When it comes to the kitchen, you’ll want to choose your cookware carefully.

Many non-stick pans contain the chemical perfluorooctoanoic acid (PFOA), a carcinogen that’s been linked to neonatal mortality, endocrine disruption, reduced birth size and physical developmental delays. 

That said, the problem only exists if these pans become overheated, says emeritus professor of chemistry at the University of Pittsburgh, Robert L. Wolke. 

When this happens, the coating on the pans may begin to break down, releasing toxic gases. 

So how hot is “too hot”? Experts agree that anything over 500 degrees Fahrenheit is too hot. 

Keep your pans cooler by not pre-heating them empty, covering the whole pan with food and using a low to medium heat as much as possible. 

Of course, you can also switch to cast iron and stainless steel, which are safer.

Plastic Food Containers

Organizing your pantry in style can often involve countless containers and jars to keep everything in order. 

While most plastic is fine, some containers should be avoided, or at least not be reused. 

Avoid polyvinyl chloride (found in fruit juice and cooking oil bottles and clear food packaging; look for the symbol “V”) and polycarbonate (which may contain bisphenol A, or BPA; look for “PC” or “Other”).

Stain Repellants

Products that can keep stains off your upholstery can also be harmful. 

Over time, the fluoropolymers in the sprays can break down into perfluorochemicals (PFCs). 

While the jury is out on their long-term health effects, PFCs have been linked with changes in liver and thyroid function, increased tumor sizes in some organs and reproductive issues. 

Look for sprays that do not contain fluorochemicals or PTFE resin.

Household Cleaners

It might be surprising, but manufacturers of household cleaning products are not obliged to list their ingredients (unlike makers of cosmetics and toiletries, for example). 

This means we can never be exactly sure of what’s in our kitchen spray. 

Most health experts agree that these cleaners probably won’t cause us harm, but a recent UN report called for more research into products with potential endocrine-disrupting chemicals (EDCs). 

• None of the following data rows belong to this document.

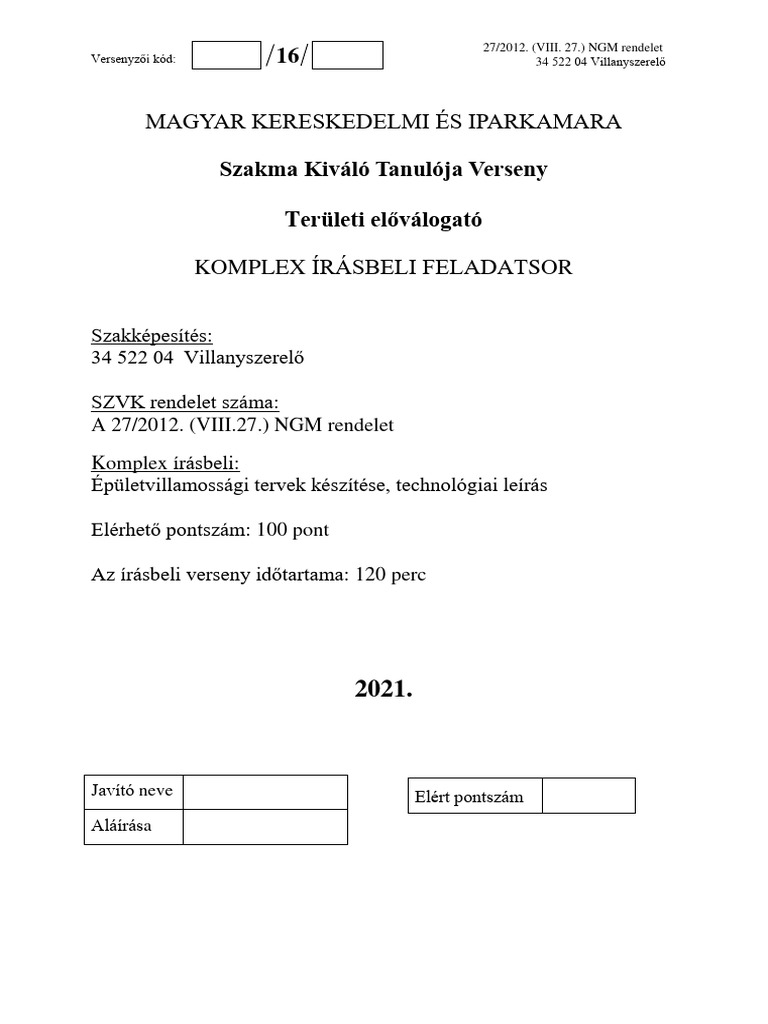 Versenyzői kód: /16/

27/2012. (VIII. 27.) NGM rendelet
34 522 04 Villanyszerelő

MAGYAR KERESKEDELMI ÉS IPARKAMARA

Szakma Kiváló Tanulója Verseny

Területi előválogató

KOMPLEX ÍRÁSBELI FELADATSOR

Szakképesítés:
34 522 04 Villanyszerelő

SZVK rendelet száma:
A 27/2012. (VIII.27.) NGM rendelet

Komplex írásbeli:
Épületvillamossági tervek készítése, technológiai leírás

Elérhető pontszám: 100 pont

Az írásbeli verseny időtartama: 120 perc

2021.

| Javító neve | |
|---|---|
| Aláírása | |

| Elért pontszám | |
|---|---|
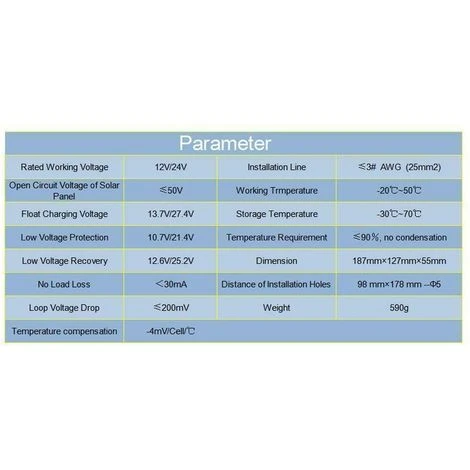 Parameter

| Rated Working Voltage | 12V/24V | Installation Line | ≤3# AWG (25mm2) |
|---|---|---|---|
| Open Circuit Voltage of Solar Panel | ≤50V | Working Trmperature | -20℃~50℃ |
| Float Charging Voltage | 13.7V/27.4V | Storage Temperature | -30℃~70℃ |
| Low Voltage Protection | 10.7V/21.4V | Temperature Requirement | ≤90%, no condensation |
| Low Voltage Recovery | 12.6V/25.2V | Dimension | 187mm×127mm×55mm |
| No Load Loss | <30mA | Distance of Installation Holes | 98 mm×178 mm --Φ5 |
| Loop Voltage Drop | ≤200mV | Weight | 590g |
| Temperature compensation | -4mV/Cell/℃ | | |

If you’re worried about what’s in your Ajax, check out our tips for non-toxic cleaning.

General Rules for Lowering Toxicity

  1. Choose fragrance-free products. Anything with an added scent is likely to contain phthalates, which are known as endocrine disruptors. Steer clear of air fresheners and aerosol sprays. Open a window instead, or use our simple recipe for linen water to make your home smell fresh and amazing in a snap.
  2. Add plants to your home — they detox the air naturally.
  3. Get dust under control. Not only does dust aggravate allergies, but it can also contain hazardous particles — we’re talking lead, fire retardants, and pesticides. Vacuum regularly (with a HEPA filter) and be sure to get under furniture and into every nook and cranny.
  4. Use glass instead of plastic whenever possible. Don’t microwave plastic, even cling wrap.